>> BEGIN

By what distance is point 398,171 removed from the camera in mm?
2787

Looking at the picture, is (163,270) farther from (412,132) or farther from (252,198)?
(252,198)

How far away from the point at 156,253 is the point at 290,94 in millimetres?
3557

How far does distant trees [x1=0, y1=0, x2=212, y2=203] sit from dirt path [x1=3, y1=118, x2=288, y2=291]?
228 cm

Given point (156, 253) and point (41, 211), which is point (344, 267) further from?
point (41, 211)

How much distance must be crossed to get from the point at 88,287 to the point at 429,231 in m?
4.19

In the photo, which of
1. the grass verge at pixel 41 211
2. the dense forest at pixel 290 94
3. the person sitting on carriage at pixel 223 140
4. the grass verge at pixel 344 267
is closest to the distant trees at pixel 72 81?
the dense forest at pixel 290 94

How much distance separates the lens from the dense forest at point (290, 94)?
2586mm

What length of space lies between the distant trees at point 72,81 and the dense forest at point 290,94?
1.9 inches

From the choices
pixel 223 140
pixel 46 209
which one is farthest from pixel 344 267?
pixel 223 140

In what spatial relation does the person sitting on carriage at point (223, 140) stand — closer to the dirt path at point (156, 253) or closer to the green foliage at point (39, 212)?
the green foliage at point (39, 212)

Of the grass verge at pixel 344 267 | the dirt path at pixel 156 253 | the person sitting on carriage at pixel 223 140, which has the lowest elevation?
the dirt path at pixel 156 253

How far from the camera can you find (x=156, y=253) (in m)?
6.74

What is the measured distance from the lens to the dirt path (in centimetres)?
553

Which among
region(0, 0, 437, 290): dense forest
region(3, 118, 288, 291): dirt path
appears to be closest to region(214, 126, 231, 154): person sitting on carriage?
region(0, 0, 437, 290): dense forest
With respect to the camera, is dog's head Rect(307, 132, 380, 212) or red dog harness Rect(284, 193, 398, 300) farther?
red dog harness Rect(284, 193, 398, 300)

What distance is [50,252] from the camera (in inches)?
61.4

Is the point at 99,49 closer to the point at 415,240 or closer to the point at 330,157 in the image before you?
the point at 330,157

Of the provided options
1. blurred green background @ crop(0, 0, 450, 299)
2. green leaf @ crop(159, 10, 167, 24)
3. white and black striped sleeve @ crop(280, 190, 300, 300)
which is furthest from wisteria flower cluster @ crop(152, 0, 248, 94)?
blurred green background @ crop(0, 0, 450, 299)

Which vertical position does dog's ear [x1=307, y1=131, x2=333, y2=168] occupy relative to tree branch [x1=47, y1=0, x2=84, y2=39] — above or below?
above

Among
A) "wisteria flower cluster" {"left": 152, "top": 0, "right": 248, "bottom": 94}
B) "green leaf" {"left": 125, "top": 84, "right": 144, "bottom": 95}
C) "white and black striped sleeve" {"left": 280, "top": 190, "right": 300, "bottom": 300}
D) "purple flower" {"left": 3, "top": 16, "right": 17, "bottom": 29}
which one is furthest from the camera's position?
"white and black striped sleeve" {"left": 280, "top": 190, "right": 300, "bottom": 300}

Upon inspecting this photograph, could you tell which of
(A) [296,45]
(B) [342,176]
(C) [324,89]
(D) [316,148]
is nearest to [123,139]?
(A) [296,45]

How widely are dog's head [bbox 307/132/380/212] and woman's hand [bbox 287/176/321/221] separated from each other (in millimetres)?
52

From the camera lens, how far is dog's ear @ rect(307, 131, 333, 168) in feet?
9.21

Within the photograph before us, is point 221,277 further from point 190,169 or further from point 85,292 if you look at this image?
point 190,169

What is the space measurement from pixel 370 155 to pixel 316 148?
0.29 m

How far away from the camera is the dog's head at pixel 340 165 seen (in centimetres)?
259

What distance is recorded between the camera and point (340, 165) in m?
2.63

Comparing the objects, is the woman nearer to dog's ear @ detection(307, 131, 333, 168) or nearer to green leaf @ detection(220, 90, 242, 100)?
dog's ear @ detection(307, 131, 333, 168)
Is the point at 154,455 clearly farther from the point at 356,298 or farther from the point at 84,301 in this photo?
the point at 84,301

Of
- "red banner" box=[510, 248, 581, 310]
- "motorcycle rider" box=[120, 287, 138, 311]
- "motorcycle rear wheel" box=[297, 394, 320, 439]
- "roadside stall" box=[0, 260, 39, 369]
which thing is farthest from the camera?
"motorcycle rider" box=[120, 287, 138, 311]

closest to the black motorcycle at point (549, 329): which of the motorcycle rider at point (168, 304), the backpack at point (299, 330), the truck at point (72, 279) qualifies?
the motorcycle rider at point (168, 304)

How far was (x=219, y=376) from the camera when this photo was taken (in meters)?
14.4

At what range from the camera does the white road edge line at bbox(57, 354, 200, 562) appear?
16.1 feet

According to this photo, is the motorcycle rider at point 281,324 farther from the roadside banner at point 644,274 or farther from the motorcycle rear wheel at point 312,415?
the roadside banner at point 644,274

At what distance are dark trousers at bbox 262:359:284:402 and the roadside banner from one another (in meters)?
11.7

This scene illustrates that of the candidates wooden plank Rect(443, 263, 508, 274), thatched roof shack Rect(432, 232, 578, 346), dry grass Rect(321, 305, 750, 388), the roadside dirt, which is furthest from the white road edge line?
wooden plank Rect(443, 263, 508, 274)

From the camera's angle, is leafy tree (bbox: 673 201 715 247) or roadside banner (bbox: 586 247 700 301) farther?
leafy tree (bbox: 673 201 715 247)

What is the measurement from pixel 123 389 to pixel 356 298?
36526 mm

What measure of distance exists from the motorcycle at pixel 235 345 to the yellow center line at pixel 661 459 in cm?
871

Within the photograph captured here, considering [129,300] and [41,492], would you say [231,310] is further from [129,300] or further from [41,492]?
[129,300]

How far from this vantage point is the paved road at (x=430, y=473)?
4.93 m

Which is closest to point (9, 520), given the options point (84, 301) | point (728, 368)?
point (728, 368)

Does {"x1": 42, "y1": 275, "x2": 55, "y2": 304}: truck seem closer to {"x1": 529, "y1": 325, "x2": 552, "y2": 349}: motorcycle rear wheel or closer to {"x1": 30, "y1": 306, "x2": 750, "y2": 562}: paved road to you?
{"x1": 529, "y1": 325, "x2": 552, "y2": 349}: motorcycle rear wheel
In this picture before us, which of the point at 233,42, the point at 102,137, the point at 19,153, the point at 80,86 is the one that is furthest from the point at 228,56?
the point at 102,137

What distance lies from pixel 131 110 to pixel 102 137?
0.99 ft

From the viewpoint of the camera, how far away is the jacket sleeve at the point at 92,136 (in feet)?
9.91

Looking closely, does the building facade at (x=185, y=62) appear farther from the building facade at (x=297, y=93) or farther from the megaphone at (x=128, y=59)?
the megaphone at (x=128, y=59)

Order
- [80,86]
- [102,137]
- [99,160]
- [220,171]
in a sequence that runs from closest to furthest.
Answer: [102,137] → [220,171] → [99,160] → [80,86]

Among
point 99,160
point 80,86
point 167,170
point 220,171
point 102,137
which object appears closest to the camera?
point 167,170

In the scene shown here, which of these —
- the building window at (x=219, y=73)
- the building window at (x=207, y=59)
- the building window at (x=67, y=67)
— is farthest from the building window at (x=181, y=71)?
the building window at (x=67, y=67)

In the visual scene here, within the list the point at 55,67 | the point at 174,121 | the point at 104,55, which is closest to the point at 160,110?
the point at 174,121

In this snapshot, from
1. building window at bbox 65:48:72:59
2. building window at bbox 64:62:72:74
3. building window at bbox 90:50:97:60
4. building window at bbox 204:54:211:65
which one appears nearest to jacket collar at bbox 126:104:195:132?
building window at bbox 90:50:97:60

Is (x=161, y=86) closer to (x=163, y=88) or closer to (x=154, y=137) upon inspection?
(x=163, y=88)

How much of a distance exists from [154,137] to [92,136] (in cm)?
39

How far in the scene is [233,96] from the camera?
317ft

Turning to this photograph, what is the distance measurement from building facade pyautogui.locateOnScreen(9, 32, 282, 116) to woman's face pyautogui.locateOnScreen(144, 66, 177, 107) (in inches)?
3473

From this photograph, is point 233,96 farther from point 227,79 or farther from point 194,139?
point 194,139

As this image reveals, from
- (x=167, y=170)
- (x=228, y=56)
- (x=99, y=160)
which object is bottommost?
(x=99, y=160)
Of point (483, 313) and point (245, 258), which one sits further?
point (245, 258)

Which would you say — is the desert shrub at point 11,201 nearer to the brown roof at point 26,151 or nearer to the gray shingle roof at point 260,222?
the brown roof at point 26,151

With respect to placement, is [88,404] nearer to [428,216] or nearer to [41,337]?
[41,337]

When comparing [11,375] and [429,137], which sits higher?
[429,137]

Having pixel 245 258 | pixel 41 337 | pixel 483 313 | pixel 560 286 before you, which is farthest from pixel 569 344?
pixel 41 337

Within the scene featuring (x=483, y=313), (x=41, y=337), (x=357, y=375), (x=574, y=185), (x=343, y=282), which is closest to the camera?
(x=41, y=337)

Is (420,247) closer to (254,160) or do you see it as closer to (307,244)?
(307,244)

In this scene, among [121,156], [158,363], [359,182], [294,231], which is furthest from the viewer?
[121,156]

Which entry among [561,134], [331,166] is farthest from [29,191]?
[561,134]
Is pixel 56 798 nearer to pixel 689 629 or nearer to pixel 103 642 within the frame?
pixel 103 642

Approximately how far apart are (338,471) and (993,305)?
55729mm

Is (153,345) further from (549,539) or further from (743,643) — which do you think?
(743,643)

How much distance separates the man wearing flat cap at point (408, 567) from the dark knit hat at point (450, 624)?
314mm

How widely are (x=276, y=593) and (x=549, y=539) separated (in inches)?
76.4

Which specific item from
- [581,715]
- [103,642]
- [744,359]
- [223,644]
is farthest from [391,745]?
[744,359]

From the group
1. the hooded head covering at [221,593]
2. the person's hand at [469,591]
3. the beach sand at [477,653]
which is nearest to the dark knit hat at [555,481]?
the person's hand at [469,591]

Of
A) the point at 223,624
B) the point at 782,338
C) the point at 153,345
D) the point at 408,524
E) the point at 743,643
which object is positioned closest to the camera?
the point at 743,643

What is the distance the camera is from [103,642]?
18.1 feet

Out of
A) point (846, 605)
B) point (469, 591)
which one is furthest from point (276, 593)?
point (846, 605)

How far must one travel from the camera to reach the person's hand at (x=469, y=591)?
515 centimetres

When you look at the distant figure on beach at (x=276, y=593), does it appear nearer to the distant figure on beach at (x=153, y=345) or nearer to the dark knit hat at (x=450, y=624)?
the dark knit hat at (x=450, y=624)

>> END

Stated exercise => Output the line holding "From the group", then every later line through the end of the records above, exactly as given and nothing else.

Task output =>
From the group
1. the hooded head covering at [221,593]
2. the person's hand at [469,591]
3. the beach sand at [477,653]
which is nearest to the dark knit hat at [555,481]?
the person's hand at [469,591]

Of
A) the point at 223,624
B) the point at 782,338
C) the point at 153,345
D) the point at 408,524
E) the point at 743,643
which object is positioned closest to the camera?
the point at 743,643

What is the distance the camera is from [103,642]?
18.1 feet

Out of
A) point (846, 605)
B) point (469, 591)
which one is furthest from point (276, 593)?
point (846, 605)

How far must one travel from the camera to reach the person's hand at (x=469, y=591)?
515 centimetres

When you look at the distant figure on beach at (x=276, y=593), does it appear nearer to the distant figure on beach at (x=153, y=345) or nearer to the dark knit hat at (x=450, y=624)?
the dark knit hat at (x=450, y=624)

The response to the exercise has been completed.